* [Source document]
++++++++++

Request for Comment with Regard to the Proposed Amendments to FINRA Rule 4521

•   Under the proposed amendments to Rule 4521, is the specified 35 rolling calendar day timeframe appropriate? Would use of a fixed time period, such as the most recent month-end date or most recently filed report, be more operationally feasible or more cost effective to implement than use of the highest open amount in a rolling period? If yes, would use of a fixed date cause the rule to be less effective?
•   Should the proposed notification requirement with respect to margin and free credit balances exclude changes resulting from the firm sweeping customer funds to a bank or money market sweep? Should there be other exclusions?
•   The proposed amendments to Rule 4521 include specified notification requirements with respect to any of the firm's five largest repurchase agreement counterparties or five largest securities loan counterparties. Are the specified requirements appropriate? Why? If not, why not?
•   The proposed amendments include specified reporting requirements when a firm triggers a material adverse change clause. Are the specified requirements appropriate? Should there be any exclusions from the requirement? Why? If not, why not?

Additional Request for Comment with Regard to the Impact of the Proposal

•   Has FINRA identified the appropriate events to trigger notification of a material change in liquidity and funding risk? Are there other events that FINRA should consider?
•   Instead of listing specific events that trigger notification, should FINRA use different notification triggers? If yes, what should the different triggers be? What are the benefits and drawbacks of such different triggers?
•   Are the proposed thresholds that would trigger notification to FINRA relevant and do they appropriately address material changes in liquidity and funding risks? Are there alternative thresholds that FINRA should consider?

++++++++++

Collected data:

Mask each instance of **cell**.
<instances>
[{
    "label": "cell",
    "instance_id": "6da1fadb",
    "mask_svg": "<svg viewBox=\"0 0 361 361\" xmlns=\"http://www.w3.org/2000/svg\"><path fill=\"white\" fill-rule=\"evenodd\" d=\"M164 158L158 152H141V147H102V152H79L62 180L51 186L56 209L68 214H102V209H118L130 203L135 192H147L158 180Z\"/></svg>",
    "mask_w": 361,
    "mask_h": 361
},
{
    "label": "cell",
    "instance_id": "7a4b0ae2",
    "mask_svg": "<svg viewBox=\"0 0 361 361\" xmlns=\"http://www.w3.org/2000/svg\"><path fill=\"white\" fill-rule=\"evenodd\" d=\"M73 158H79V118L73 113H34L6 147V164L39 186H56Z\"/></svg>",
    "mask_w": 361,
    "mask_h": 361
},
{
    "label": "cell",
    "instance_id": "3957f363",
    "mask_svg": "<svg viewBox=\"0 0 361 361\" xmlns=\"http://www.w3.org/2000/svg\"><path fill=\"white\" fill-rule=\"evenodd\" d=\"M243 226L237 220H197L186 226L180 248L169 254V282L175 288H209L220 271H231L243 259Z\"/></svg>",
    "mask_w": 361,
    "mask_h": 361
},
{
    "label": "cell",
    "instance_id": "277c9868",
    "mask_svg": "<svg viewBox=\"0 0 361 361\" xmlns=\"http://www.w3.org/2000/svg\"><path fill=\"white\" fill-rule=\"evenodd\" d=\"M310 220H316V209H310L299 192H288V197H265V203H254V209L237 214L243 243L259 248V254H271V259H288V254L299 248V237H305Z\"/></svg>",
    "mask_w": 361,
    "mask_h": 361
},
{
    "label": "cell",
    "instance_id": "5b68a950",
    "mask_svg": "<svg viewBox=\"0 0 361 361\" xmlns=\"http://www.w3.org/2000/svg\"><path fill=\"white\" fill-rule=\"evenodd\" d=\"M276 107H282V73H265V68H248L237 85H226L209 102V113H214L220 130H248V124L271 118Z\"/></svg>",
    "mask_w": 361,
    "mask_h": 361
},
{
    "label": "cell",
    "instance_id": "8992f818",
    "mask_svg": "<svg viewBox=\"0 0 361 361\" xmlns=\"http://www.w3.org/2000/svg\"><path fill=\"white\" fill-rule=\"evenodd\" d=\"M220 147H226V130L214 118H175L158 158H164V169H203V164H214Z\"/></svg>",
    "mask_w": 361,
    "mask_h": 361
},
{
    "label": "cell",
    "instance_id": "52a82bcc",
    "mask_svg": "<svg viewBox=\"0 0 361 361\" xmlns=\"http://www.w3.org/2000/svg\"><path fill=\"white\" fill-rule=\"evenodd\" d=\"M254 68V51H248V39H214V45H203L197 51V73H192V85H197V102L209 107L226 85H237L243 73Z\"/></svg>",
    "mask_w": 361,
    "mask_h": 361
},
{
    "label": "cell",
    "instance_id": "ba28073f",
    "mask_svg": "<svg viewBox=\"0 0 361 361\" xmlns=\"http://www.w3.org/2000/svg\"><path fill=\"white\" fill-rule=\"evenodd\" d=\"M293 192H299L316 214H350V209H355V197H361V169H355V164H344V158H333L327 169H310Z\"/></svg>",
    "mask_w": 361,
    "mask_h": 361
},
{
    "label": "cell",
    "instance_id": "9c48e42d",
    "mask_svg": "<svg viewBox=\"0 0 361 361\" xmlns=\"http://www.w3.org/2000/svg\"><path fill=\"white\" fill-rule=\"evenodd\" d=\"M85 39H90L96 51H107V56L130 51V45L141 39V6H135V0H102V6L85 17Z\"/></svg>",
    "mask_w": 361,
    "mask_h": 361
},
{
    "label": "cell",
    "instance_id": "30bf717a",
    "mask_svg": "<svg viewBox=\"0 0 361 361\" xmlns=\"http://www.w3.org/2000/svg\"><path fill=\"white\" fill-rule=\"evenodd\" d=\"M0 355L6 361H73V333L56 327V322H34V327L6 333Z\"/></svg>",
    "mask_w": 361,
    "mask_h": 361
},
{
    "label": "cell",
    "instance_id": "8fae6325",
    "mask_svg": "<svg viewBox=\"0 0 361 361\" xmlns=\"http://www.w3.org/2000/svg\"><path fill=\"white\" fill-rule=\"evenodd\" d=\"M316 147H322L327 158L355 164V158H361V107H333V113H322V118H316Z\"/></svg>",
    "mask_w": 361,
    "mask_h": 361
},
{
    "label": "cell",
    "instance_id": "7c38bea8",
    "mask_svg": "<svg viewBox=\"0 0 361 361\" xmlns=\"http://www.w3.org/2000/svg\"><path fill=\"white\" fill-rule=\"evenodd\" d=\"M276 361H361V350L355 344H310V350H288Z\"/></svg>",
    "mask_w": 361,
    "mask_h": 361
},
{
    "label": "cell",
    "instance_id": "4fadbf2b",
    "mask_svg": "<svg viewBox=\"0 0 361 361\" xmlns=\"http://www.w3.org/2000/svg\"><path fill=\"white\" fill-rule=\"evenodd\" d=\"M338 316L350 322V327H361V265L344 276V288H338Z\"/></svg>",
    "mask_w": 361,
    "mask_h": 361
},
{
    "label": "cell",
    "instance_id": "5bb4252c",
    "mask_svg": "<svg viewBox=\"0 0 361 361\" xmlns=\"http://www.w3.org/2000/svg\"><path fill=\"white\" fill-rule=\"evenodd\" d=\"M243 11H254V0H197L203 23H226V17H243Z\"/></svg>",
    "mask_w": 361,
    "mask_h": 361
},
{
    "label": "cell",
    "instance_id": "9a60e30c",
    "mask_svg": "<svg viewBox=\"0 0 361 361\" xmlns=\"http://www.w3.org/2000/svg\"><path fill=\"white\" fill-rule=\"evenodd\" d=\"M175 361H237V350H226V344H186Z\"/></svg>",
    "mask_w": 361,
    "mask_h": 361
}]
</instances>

++++++++++

* [Given instruction 1] Please rewrite the FINRA comment request starting with "Request for Comment with Regard to the Proposed" and going on through "be other exclusions?", swapping in "the regulator" wherever "FINRA" appears.
* [Given instruction 2] What timeframe is specified in the proposed amendments to Rule 4521, according to the FINRA comment request?

* [Result 1]
Request for Comment with Regard to the Proposed Amendments to the regulator Rule 4521

•   Under the proposed amendments to Rule 4521, is the specified 35 rolling calendar day timeframe appropriate? Would use of a fixed time period, such as the most recent month-end date or most recently filed report, be more operationally feasible or more cost effective to implement than use of the highest open amount in a rolling period? If yes, would use of a fixed date cause the rule to be less effective?
•   Should the proposed notification requirement with respect to margin and free credit balances exclude changes resulting from the firm sweeping customer funds to a bank or money market sweep? Should there be other exclusions?

* [Result 2] A 35 rolling calendar day timeframe.